For those who are following "Vendetta," I'm still working on it, but I don't want to post any more until I'm ready to post the complete story -- so when you see it again, you'll know that you won't have to wait any more. Thanks for your patience! In the meantime, a little something that was inspired by a comment Cheryl Heuton made about Charlie . . .

Q is for Quiet
By BeckyS
July 2006

Too much noise. In my head, I mean. There's so much stuff rattling around inside my brain sometimes that adding anything from outside is too much. It's like shining a light on a person with a hangover. Like ringing a bell next to a person with a migraine. It's too much. It hurts.

Don says I'm overreacting. He says I should just tune it out, like always. Dad just smiles and tries to be quiet, but he lives in the house, too. And he worries if I don't eat or sleep on his schedule.

I lean my elbows on the desk in my office, try to rub the headache from my temples. I can feel the tide rising. I have to get out. I have to get somewhere else. I have to get away from my students, my classes, departmental meetings, FBI cases, my family, my friends, my colleagues . . . I have to get away before I destroy every relationship I care about.

They try to be tolerant. "Charlie's just . . . that way," they say. But I hear the shades of hurt in their voices.

A brochure appears on the desk in front of me.

"Charles," a soft voice says. "A cabin in the woods. DSL internet. Meals provided and picked up three times a day. Hiking trails. A stocked refrigerator. A mountain stream and lake nearby."

I look up and see my good friend and mentor, Larry Fleinhardt. How did he know?

"I've made a reservation for you starting tonight, for a week, Amita and I will cover your classes, Don's agreed not to call you on any cases, and your father packed a bag for you."

I feel the tension begin to bleed from my shoulders. I can almost see the shadows of my family and friends behind him. I blink hard, chasing back a sudden wetness.

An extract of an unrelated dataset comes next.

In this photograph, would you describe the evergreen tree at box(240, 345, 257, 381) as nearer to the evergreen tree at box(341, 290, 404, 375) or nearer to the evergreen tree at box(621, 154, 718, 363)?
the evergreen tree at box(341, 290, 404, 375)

"Go," he says. "Work it out of your system, out of your head. I'll call you in five days to see if you need more time."

"Larry—" I choke out.

"People think being a genius must be a wonderful gift," he muses.

Sometimes it is, I think to myself, but others . . .

"But it doesn't come without a price, does it?"

"No," I answer. "And too many times it's you and Amita and Dad and Don who pay."

He kneads my shoulder. "But you pay most of all. Go. No guilt, my friend. Just go and work in peace, quiet and solitude."

I went, I worked, I ate when I needed to, walked when I had a bad spot to figure out, and slept whenever I fell into bed. I had insight after insight flooding my brain, and the numbers flowed like the cascades of water over the rocks in the river.

And when I came back seven days later, it was to a huge barbecue in the backyard and all my friends greeting me with shouts of welcome. But it didn't bother me because, as noisy as it was outside, my mind was finally quiet.